Menempa senjata dengan satu Benih Ilahi Darah memiliki kekuatan terbatas, tetapi menempa senjata dengan lima Benih Ilahi Darah akan menjadi kekuatan yang patut diperhitungkan—bukanlah Artefak Ilahi sepenuhnya, tetapi tentu saja tidak sebanding dengan senjata biasa!
Su Changkong segera memulai percobaan baru, menempatkan semua Benih Ilahi Darah ke dalam Tungku Penempaan Energi Spiritual dan memulai putaran penempaan lainnya.
Dengan setiap percobaan dan kegagalan, Su Changkong tanpa lelah mencoba berulang kali untuk menyeimbangkan lima Benih Ilahi Darah sesuai dengan Lima Sirkulasi Qi.
“Boom boom boom!”
Kelima Benih Ilahi Darah secara naluriah melawan, melepaskan kekuatan dahsyat yang membuat seluruh gunung berapi bergetar, dengan magma yang bergulir begitu dahsyat sehingga siapa pun yang terlalu dekat akan hancur lebur akibat benturan tersebut.

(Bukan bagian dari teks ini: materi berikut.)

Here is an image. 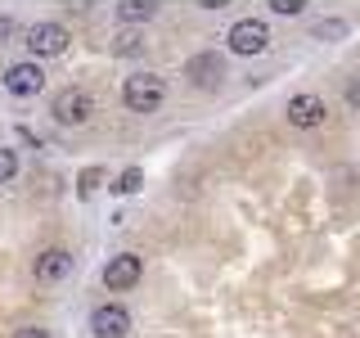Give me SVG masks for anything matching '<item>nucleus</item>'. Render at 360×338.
<instances>
[{"instance_id":"obj_19","label":"nucleus","mask_w":360,"mask_h":338,"mask_svg":"<svg viewBox=\"0 0 360 338\" xmlns=\"http://www.w3.org/2000/svg\"><path fill=\"white\" fill-rule=\"evenodd\" d=\"M347 108H356V113H360V77H356L352 86H347Z\"/></svg>"},{"instance_id":"obj_6","label":"nucleus","mask_w":360,"mask_h":338,"mask_svg":"<svg viewBox=\"0 0 360 338\" xmlns=\"http://www.w3.org/2000/svg\"><path fill=\"white\" fill-rule=\"evenodd\" d=\"M140 275H144V262L135 253H117V257H108V266H104V284L112 293H131L140 284Z\"/></svg>"},{"instance_id":"obj_16","label":"nucleus","mask_w":360,"mask_h":338,"mask_svg":"<svg viewBox=\"0 0 360 338\" xmlns=\"http://www.w3.org/2000/svg\"><path fill=\"white\" fill-rule=\"evenodd\" d=\"M112 50H117V54H140L144 50V37H140V32H122Z\"/></svg>"},{"instance_id":"obj_7","label":"nucleus","mask_w":360,"mask_h":338,"mask_svg":"<svg viewBox=\"0 0 360 338\" xmlns=\"http://www.w3.org/2000/svg\"><path fill=\"white\" fill-rule=\"evenodd\" d=\"M284 118H288V127L311 131V127H320V122H324V99L320 95H292L288 104H284Z\"/></svg>"},{"instance_id":"obj_1","label":"nucleus","mask_w":360,"mask_h":338,"mask_svg":"<svg viewBox=\"0 0 360 338\" xmlns=\"http://www.w3.org/2000/svg\"><path fill=\"white\" fill-rule=\"evenodd\" d=\"M167 99V82L153 73H135L122 82V104H127L131 113H158Z\"/></svg>"},{"instance_id":"obj_11","label":"nucleus","mask_w":360,"mask_h":338,"mask_svg":"<svg viewBox=\"0 0 360 338\" xmlns=\"http://www.w3.org/2000/svg\"><path fill=\"white\" fill-rule=\"evenodd\" d=\"M347 32H352V23L347 18H311V41H347Z\"/></svg>"},{"instance_id":"obj_4","label":"nucleus","mask_w":360,"mask_h":338,"mask_svg":"<svg viewBox=\"0 0 360 338\" xmlns=\"http://www.w3.org/2000/svg\"><path fill=\"white\" fill-rule=\"evenodd\" d=\"M22 45H27L37 59H54V54L68 50V32L59 27V23H32L27 37H22Z\"/></svg>"},{"instance_id":"obj_5","label":"nucleus","mask_w":360,"mask_h":338,"mask_svg":"<svg viewBox=\"0 0 360 338\" xmlns=\"http://www.w3.org/2000/svg\"><path fill=\"white\" fill-rule=\"evenodd\" d=\"M90 334L95 338H127L131 334V311L122 302H104L90 311Z\"/></svg>"},{"instance_id":"obj_9","label":"nucleus","mask_w":360,"mask_h":338,"mask_svg":"<svg viewBox=\"0 0 360 338\" xmlns=\"http://www.w3.org/2000/svg\"><path fill=\"white\" fill-rule=\"evenodd\" d=\"M185 73H189V82H194V86H217L221 77H225V63H221L217 50H198L194 59L185 63Z\"/></svg>"},{"instance_id":"obj_10","label":"nucleus","mask_w":360,"mask_h":338,"mask_svg":"<svg viewBox=\"0 0 360 338\" xmlns=\"http://www.w3.org/2000/svg\"><path fill=\"white\" fill-rule=\"evenodd\" d=\"M5 86L14 90V95H22V99H27V95H41V86H45V73H41L37 63H14V68L5 73Z\"/></svg>"},{"instance_id":"obj_17","label":"nucleus","mask_w":360,"mask_h":338,"mask_svg":"<svg viewBox=\"0 0 360 338\" xmlns=\"http://www.w3.org/2000/svg\"><path fill=\"white\" fill-rule=\"evenodd\" d=\"M270 9H275V14H302V0H275Z\"/></svg>"},{"instance_id":"obj_8","label":"nucleus","mask_w":360,"mask_h":338,"mask_svg":"<svg viewBox=\"0 0 360 338\" xmlns=\"http://www.w3.org/2000/svg\"><path fill=\"white\" fill-rule=\"evenodd\" d=\"M32 275H37L41 284H63V280L72 275V253H68V248H45L37 257V266H32Z\"/></svg>"},{"instance_id":"obj_13","label":"nucleus","mask_w":360,"mask_h":338,"mask_svg":"<svg viewBox=\"0 0 360 338\" xmlns=\"http://www.w3.org/2000/svg\"><path fill=\"white\" fill-rule=\"evenodd\" d=\"M99 185H104V167H86V172L77 176V194H82V199H90Z\"/></svg>"},{"instance_id":"obj_18","label":"nucleus","mask_w":360,"mask_h":338,"mask_svg":"<svg viewBox=\"0 0 360 338\" xmlns=\"http://www.w3.org/2000/svg\"><path fill=\"white\" fill-rule=\"evenodd\" d=\"M14 338H50V330H41V325H22V330H14Z\"/></svg>"},{"instance_id":"obj_2","label":"nucleus","mask_w":360,"mask_h":338,"mask_svg":"<svg viewBox=\"0 0 360 338\" xmlns=\"http://www.w3.org/2000/svg\"><path fill=\"white\" fill-rule=\"evenodd\" d=\"M50 113H54V122H59V127H86V122L95 118V95L82 90V86H68V90L54 95Z\"/></svg>"},{"instance_id":"obj_14","label":"nucleus","mask_w":360,"mask_h":338,"mask_svg":"<svg viewBox=\"0 0 360 338\" xmlns=\"http://www.w3.org/2000/svg\"><path fill=\"white\" fill-rule=\"evenodd\" d=\"M140 185H144V172H140V167H127V172L117 176V185H112V189H117V194H135Z\"/></svg>"},{"instance_id":"obj_15","label":"nucleus","mask_w":360,"mask_h":338,"mask_svg":"<svg viewBox=\"0 0 360 338\" xmlns=\"http://www.w3.org/2000/svg\"><path fill=\"white\" fill-rule=\"evenodd\" d=\"M14 176H18V154L0 144V185H9V180H14Z\"/></svg>"},{"instance_id":"obj_3","label":"nucleus","mask_w":360,"mask_h":338,"mask_svg":"<svg viewBox=\"0 0 360 338\" xmlns=\"http://www.w3.org/2000/svg\"><path fill=\"white\" fill-rule=\"evenodd\" d=\"M225 41H230L234 54H262L266 45H270V27H266L262 18H239L230 32H225Z\"/></svg>"},{"instance_id":"obj_12","label":"nucleus","mask_w":360,"mask_h":338,"mask_svg":"<svg viewBox=\"0 0 360 338\" xmlns=\"http://www.w3.org/2000/svg\"><path fill=\"white\" fill-rule=\"evenodd\" d=\"M158 18V5L149 0H131V5H117V23H149Z\"/></svg>"}]
</instances>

Tekad membara terpancar di wajah Su Changkong, “Apakah para Benih Ilahi Darah rendahan ini berpikir mereka bisa menentangku?”
“Dong dong dong!”
Su Changkong, dengan fisiknya yang perkasa hampir seperti seorang Saint Bela Diri, mengayunkan palu tempa raksasa, dan setiap pukulannya tampak seperti palu Dewa Langit yang menghantam bilah pedang, mengeluarkan raungan besar dan jernih, menghilangkan kekuatan kacau yang tumpah dari lima Benih Ilahi Darah.
“Apakah ini… gempa bumi?”
Nangong Ming dan yang lainnya berdiri terp speechless, saat mereka merasakan tanah di bawah mereka bergetar.
Tidak jauh dari kawah gunung berapi, kobaran api membubung dan bergulir seperti tsunami—seperti letusan gunung berapi.

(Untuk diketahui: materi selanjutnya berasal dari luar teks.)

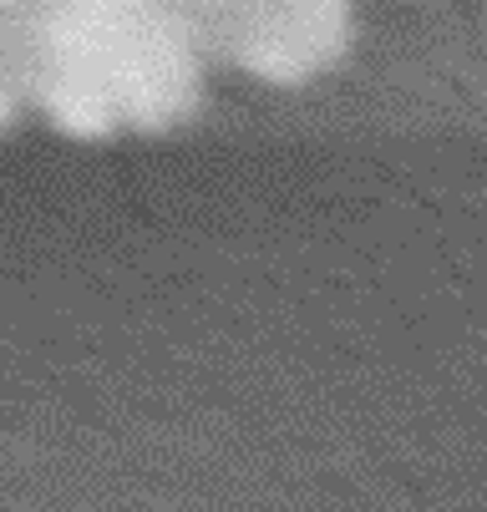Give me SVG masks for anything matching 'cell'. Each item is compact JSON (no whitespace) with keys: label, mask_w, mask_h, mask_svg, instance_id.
<instances>
[{"label":"cell","mask_w":487,"mask_h":512,"mask_svg":"<svg viewBox=\"0 0 487 512\" xmlns=\"http://www.w3.org/2000/svg\"><path fill=\"white\" fill-rule=\"evenodd\" d=\"M203 46L183 0H36L0 46V77L66 137L168 132L203 97Z\"/></svg>","instance_id":"1"},{"label":"cell","mask_w":487,"mask_h":512,"mask_svg":"<svg viewBox=\"0 0 487 512\" xmlns=\"http://www.w3.org/2000/svg\"><path fill=\"white\" fill-rule=\"evenodd\" d=\"M16 107H21V102H16V92H11V82H6V77H0V132H6V127L16 122Z\"/></svg>","instance_id":"4"},{"label":"cell","mask_w":487,"mask_h":512,"mask_svg":"<svg viewBox=\"0 0 487 512\" xmlns=\"http://www.w3.org/2000/svg\"><path fill=\"white\" fill-rule=\"evenodd\" d=\"M234 6H239V0H183V11L193 21V36H198V46H203L208 61H219V36H224Z\"/></svg>","instance_id":"2"},{"label":"cell","mask_w":487,"mask_h":512,"mask_svg":"<svg viewBox=\"0 0 487 512\" xmlns=\"http://www.w3.org/2000/svg\"><path fill=\"white\" fill-rule=\"evenodd\" d=\"M31 6H36V0H0V46H6V41L26 26Z\"/></svg>","instance_id":"3"}]
</instances>
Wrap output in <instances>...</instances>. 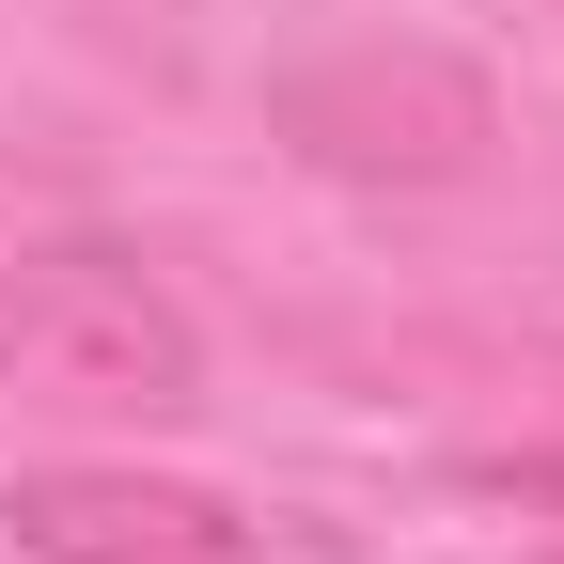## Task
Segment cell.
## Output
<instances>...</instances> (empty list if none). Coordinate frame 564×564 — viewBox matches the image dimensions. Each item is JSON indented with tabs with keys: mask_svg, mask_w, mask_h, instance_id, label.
<instances>
[{
	"mask_svg": "<svg viewBox=\"0 0 564 564\" xmlns=\"http://www.w3.org/2000/svg\"><path fill=\"white\" fill-rule=\"evenodd\" d=\"M486 486H502V502H533V518H564V455H486Z\"/></svg>",
	"mask_w": 564,
	"mask_h": 564,
	"instance_id": "277c9868",
	"label": "cell"
},
{
	"mask_svg": "<svg viewBox=\"0 0 564 564\" xmlns=\"http://www.w3.org/2000/svg\"><path fill=\"white\" fill-rule=\"evenodd\" d=\"M0 533L32 564H236L251 549V518L220 486H173V470H17Z\"/></svg>",
	"mask_w": 564,
	"mask_h": 564,
	"instance_id": "3957f363",
	"label": "cell"
},
{
	"mask_svg": "<svg viewBox=\"0 0 564 564\" xmlns=\"http://www.w3.org/2000/svg\"><path fill=\"white\" fill-rule=\"evenodd\" d=\"M267 141H299L314 173H361V188H455L486 141H502V95L470 79L455 47H329L299 79H267Z\"/></svg>",
	"mask_w": 564,
	"mask_h": 564,
	"instance_id": "7a4b0ae2",
	"label": "cell"
},
{
	"mask_svg": "<svg viewBox=\"0 0 564 564\" xmlns=\"http://www.w3.org/2000/svg\"><path fill=\"white\" fill-rule=\"evenodd\" d=\"M0 377H32L63 408L173 423V408H204V329L173 314V282L126 267V251H17L0 267Z\"/></svg>",
	"mask_w": 564,
	"mask_h": 564,
	"instance_id": "6da1fadb",
	"label": "cell"
}]
</instances>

Namun ini bukanlah fenomena alam; ini buatan manusia!
“Apakah itu Su Tailai? Seberapa hebat dia sampai bisa menempa senjata di dasar gunung berapi, dan setiap gerakannya membawa kekuatan ilahi? Mungkinkah dia telah menjadi Grandmaster Lima Qi?” Nangong Ming dan rombongannya menelan ludah, menyadari bahwa semua ini disebabkan oleh Su Changkong.
“Semuanya, menjauh!” Nangong Ming bahkan memerintahkan yang lain untuk menjauh dari kawah, agar mereka tidak terjebak dalam dampak ledakan dan mengalami nasib buruk!
Beberapa praktisi bela diri bawaan dari Vila Senjata Ilahi mengamati dari kejauhan.
“Dong dong dong!”
Suara palu yang menempa logam tak henti-hentinya; setiap kali dipukul, seluruh gunung berapi bergetar, mengubah seluruh gunung menjadi Tungku Penempaan Su Changkong.